- [The input]:
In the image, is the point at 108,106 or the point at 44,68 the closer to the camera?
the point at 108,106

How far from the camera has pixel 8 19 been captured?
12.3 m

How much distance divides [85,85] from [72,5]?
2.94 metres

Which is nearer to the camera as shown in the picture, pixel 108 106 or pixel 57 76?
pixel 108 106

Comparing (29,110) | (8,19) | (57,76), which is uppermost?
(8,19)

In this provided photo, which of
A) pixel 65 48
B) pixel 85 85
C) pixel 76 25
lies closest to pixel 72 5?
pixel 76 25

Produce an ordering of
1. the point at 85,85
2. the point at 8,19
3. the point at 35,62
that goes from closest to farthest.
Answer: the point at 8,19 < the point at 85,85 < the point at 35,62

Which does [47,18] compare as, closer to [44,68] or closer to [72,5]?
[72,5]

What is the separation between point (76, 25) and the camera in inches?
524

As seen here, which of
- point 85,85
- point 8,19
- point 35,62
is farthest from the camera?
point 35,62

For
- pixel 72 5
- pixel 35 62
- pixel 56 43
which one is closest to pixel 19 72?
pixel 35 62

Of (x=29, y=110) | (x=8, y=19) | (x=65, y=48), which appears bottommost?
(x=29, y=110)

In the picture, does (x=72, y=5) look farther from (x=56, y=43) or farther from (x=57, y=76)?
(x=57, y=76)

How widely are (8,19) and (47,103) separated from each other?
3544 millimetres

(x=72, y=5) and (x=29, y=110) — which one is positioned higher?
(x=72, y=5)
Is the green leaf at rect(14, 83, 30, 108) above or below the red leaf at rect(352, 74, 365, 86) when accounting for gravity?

- [Written request]:
Rewrite all of the records above as a numbered list, leaving out the blank lines.

- [Task output]:
1. In the image, is the point at 108,106 or the point at 44,68 the closer to the camera?
2. the point at 108,106
3. How far from the camera has pixel 8 19 been captured?
4. 12.3 m
5. How much distance divides [85,85] from [72,5]?
6. 2.94 metres
7. Which is nearer to the camera as shown in the picture, pixel 108 106 or pixel 57 76?
8. pixel 108 106
9. Comparing (29,110) | (8,19) | (57,76), which is uppermost?
10. (8,19)
11. In this provided photo, which of
12. A) pixel 65 48
13. B) pixel 85 85
14. C) pixel 76 25
15. lies closest to pixel 72 5?
16. pixel 76 25
17. Produce an ordering of
18. 1. the point at 85,85
19. 2. the point at 8,19
20. 3. the point at 35,62
21. that goes from closest to farthest.
22. Answer: the point at 8,19 < the point at 85,85 < the point at 35,62
23. Which does [47,18] compare as, closer to [44,68] or closer to [72,5]?
24. [72,5]
25. What is the separation between point (76, 25) and the camera in inches?
26. 524
27. As seen here, which of
28. - point 85,85
29. - point 8,19
30. - point 35,62
31. is farthest from the camera?
32. point 35,62
33. For
34. - pixel 72 5
35. - pixel 35 62
36. - pixel 56 43
37. which one is closest to pixel 19 72?
38. pixel 35 62
39. Of (x=29, y=110) | (x=8, y=19) | (x=65, y=48), which appears bottommost?
40. (x=29, y=110)
41. In the picture, does (x=72, y=5) look farther from (x=56, y=43) or farther from (x=57, y=76)?
42. (x=57, y=76)
43. How widely are (8,19) and (47,103) separated from each other?
44. 3544 millimetres
45. (x=72, y=5) and (x=29, y=110) — which one is positioned higher?
46. (x=72, y=5)
47. Is the green leaf at rect(14, 83, 30, 108) above or below the red leaf at rect(352, 74, 365, 86) when accounting for gravity?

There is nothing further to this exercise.